Page:
══════════

Ok, got another one for you, thanks for all the help, you guys are great!
If the base of a solid is given by the ellipse: (x^2)/4 + (y^2)/9 = 1
then what is it's volume if the solid (cross sectional view) is an isosceles triangle of heigt 2?
Ok, got another one for you, thanks for all the help, you guys are great!
If the base of a solid is given by the ellipse: (x^2)/4 + (y^2)/9 = 1
then what is it's volume if the solid (cross sectional view) is an isosceles triangle of heigt 2?
Refer back to my previous post here.
Just note that the area of the slices will change:
$\displaystyle Area_{\triangle}=\tfrac{1}{2}(base)(height)=\tfrac {1}{2}\left[\tfrac{4}{3}\sqrt{9-x^2}\right](2)=\tfrac{4}{3}\sqrt{9-x^2}$
Thus, $\displaystyle V(x)=\tfrac{8}{3}\int_0^3 \sqrt{9-x^2}\,dx$
Take note of this: To evaluate the integral...make a trig substutition:
let $\displaystyle x=3\sin\vartheta$.
Can you take it from here?
--Chris
EDIT : Woops...I just noticed that the equation changed slightly...
the distance from one side of the ellipse to the other should now be $\displaystyle 3\sqrt{4-x^2}$ (Verify)
Thus, the area of each slice would be $\displaystyle 3\sqrt{4-x^2}$ and the volume would be $\displaystyle 6\int_0^2 \sqrt{4-x^2}\,dx$
You still would need to apply a trig substitution:
let $\displaystyle x=2\sin\vartheta$

══════════

Dataset extract:
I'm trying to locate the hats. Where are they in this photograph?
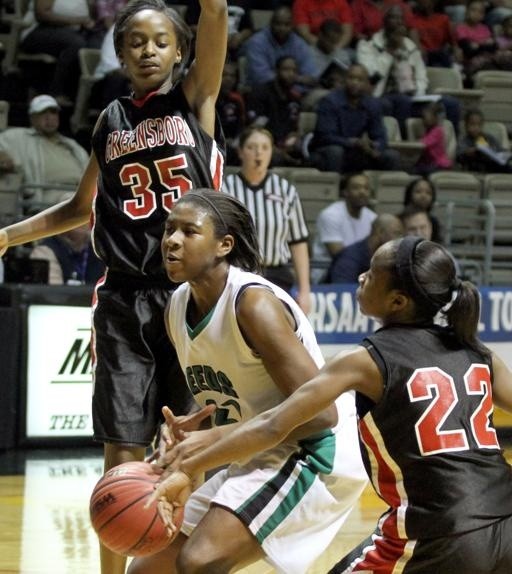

══════════

Tasks to perform:
**1)** Return the passage of the thread on the elliptical-base solid that begins at the words "Refer back to" and stops after "equation changed slightly...", copied word for word.
**2)** Tell whether each statement agrees with the thread on the elliptical-base solid, giving yes or no and quoting the deciding words: (a) the cross sections are isosceles triangles of height 3; (b) after the edit, a trig substitution is still required; (c) the reply is signed by Chris.
The data after the thread on the elliptical-base solid are separate material.

Answers by task:
**1)**
Refer back to my previous post here.
Just note that the area of the slices will change:
$\displaystyle Area_{\triangle}=\tfrac{1}{2}(base)(height)=\tfrac {1}{2}\left[\tfrac{4}{3}\sqrt{9-x^2}\right](2)=\tfrac{4}{3}\sqrt{9-x^2}$
Thus, $\displaystyle V(x)=\tfrac{8}{3}\int_0^3 \sqrt{9-x^2}\,dx$
Take note of this: To evaluate the integral...make a trig substutition:
let $\displaystyle x=3\sin\vartheta$.
Can you take it from here?
--Chris
EDIT : Woops...I just noticed that the equation changed slightly...

**2)**
(a) No: "an isosceles triangle of heigt 2"
(b) Yes: "You still would need to apply a trig substitution"
(c) Yes: "--Chris"